--- Data for the task ---

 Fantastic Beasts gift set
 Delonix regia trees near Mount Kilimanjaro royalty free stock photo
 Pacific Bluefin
* * *
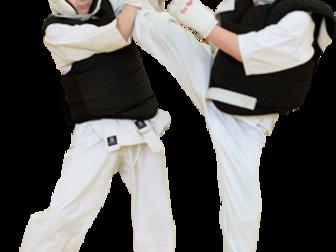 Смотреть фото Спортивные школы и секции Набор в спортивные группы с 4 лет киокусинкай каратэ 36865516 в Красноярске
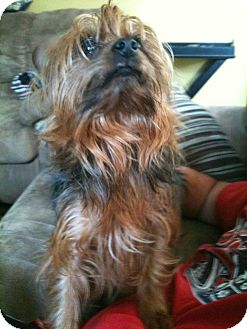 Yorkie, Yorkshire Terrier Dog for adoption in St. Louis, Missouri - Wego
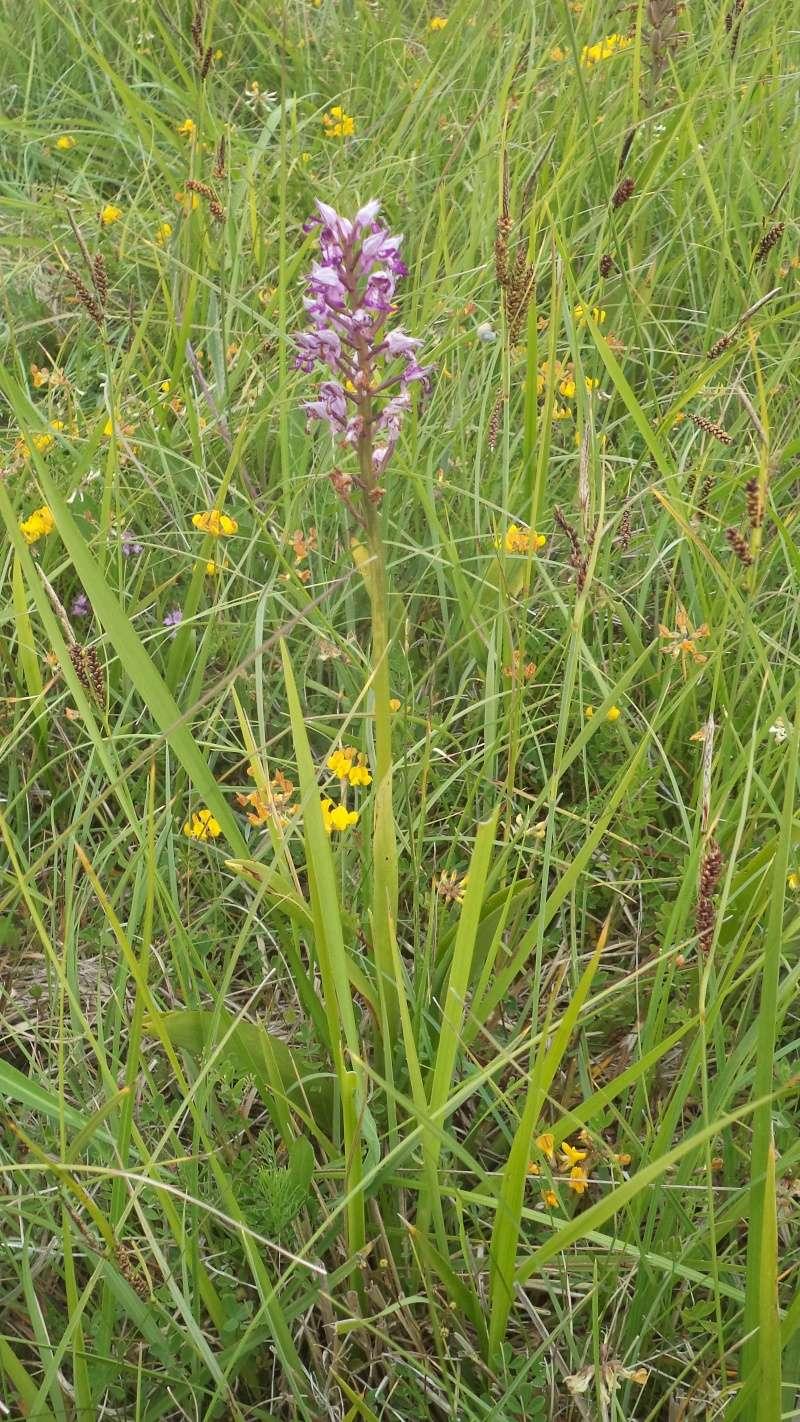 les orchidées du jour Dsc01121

--- Required work ---
In the listing above, find the line containing "Смотреть фото Спортивные" and the line containing "les orchidées du jour Dsc01121"; print those lines and every line between them exactly, leaving out pictures.

--- Answer to this task ---
 Смотреть фото Спортивные школы и секции Набор в спортивные группы с 4 лет киокусинкай каратэ 36865516 в Красноярске
 Yorkie, Yorkshire Terrier Dog for adoption in St. Louis, Missouri - Wego
 les orchidées du jour Dsc01121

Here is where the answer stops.